=== EXTRAIT SOURCE ===
-=-=-
# yahoo à configurer sur mail



## frederic paris (29 Octobre 2005)

bonsoir les amis, qui saurait me dire comment configurer yahoo sur mail ? merci d'avance,


----------



## delta (29 Octobre 2005)

Bonsoir,

Le serveur de r&#233;ception est : pop.mail.yahoo.fr
Pour le reste ... as usual.
@+


----------



## Adrienhb (29 Octobre 2005)

Oui, mais il faut que tu aies paramétré ton compte yahoo pour qu'il puisse utiliser le pop...

A.


----------



## frederic paris (29 Octobre 2005)

tres fort , tres sympa , tres merci de votre aide , ça MARCHE

merci , bon we-end

frederic .


----------



## Asphalt Cowboy (13 Octobre 2009)

Adrienhb a dit:


> Oui, mais il faut que tu aies paramétré ton compte yahoo pour qu'il puisse utiliser le pop...
> 
> A.



Alors mon problème vient peut être de là; comment on paramètre son compte yahoo pour que çà marche avec Mail?


----------



## richard-deux (13 Octobre 2009)

Asphalt Cowboy a dit:


> Alors mon problème vient peut être de là; comment on paramètre son compte yahoo pour que çà marche avec Mail?



Bonjour,
il faut aller sur la page de yahoo (mail et choisir option en haut à droite).


----------



## Asphalt Cowboy (13 Octobre 2009)

oui, merci je l'ai fais, mon problème est toujours le même; cela me demande de passer à Yahoo Mail Plus et payer! Alors que sur mon iPhone l'icone Mail du Dock est synchronisé parfaitement, et j'ai rien payé du tout, je n'ai pas changé mon Yahoo Mail.

Est-ce que quelqu'un a Yahoo et rencontre ce problème? Ce serait même encore mieux de trouver quelqu'un qui est sur Yahoo pour son Mail et à réussi à passer ce problème.
Même chez Apple ils n'ont pas su m'aider, je suis resté au téléphone plus d'une heure avec eux, et ils ne comprennent pas pourquoi sur mon iPhone celà marche et pas sur mon Mac...
 J'aimerai bien pouvoir utiliser l'icone Mail dans le dock pour mes mails sur yahoo


----------



## Asphalt Cowboy (15 Octobre 2009)

richarddeux a dit:


> Bonjour,
> il faut aller sur la page de yahoo (mail et choisir option en haut à droite).



Apparemment l'option "POP" mail sur Yahoo est payante à présent (chose qui ne l'étais pas il y a quelques temps auparavant), pouvez-vous confirmer?
-=-=-
=== DONNÉES FOURNIES ===
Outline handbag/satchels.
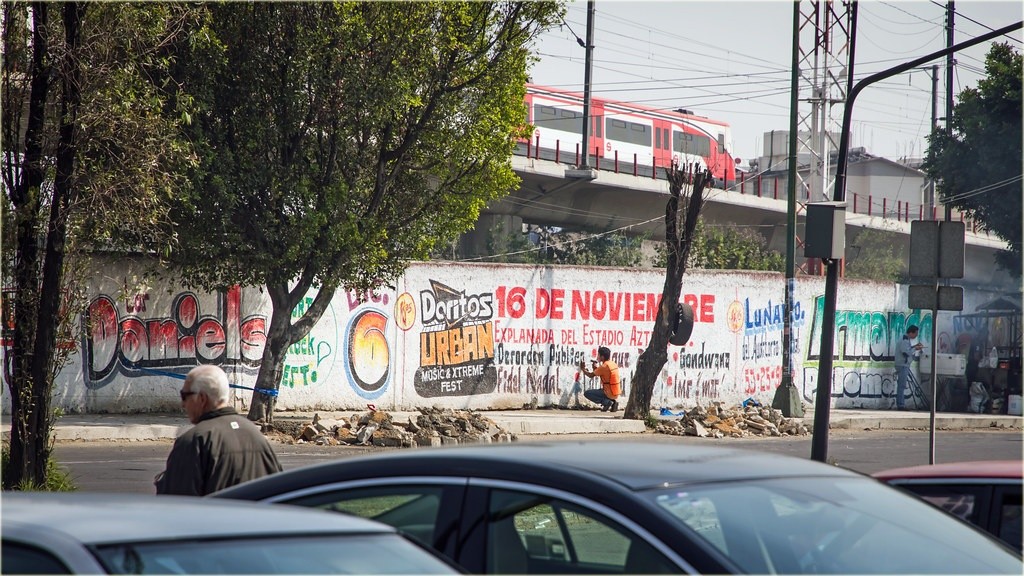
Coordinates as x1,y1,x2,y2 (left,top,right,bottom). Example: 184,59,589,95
989,347,998,369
-=-=-
=== CONSIGNE ===
Recopiez tel quel le passage de l'extrait sur la configuration de Yahoo dans Mail qui s'ouvre sur les mots contenant « Est-ce que quelqu'un » et se clôt sur « (15 Octobre 2009) ». Les lignes ci-dessus forment un matériau distinct de l'extrait.

=== RÉSULTAT ===
Est-ce que quelqu'un a Yahoo et rencontre ce problème? Ce serait même encore mieux de trouver quelqu'un qui est sur Yahoo pour son Mail et à réussi à passer ce problème.
Même chez Apple ils n'ont pas su m'aider, je suis resté au téléphone plus d'une heure avec eux, et ils ne comprennent pas pourquoi sur mon iPhone celà marche et pas sur mon Mac...
 J'aimerai bien pouvoir utiliser l'icone Mail dans le dock pour mes mails sur yahoo


----------



## Asphalt Cowboy (15 Octobre 2009)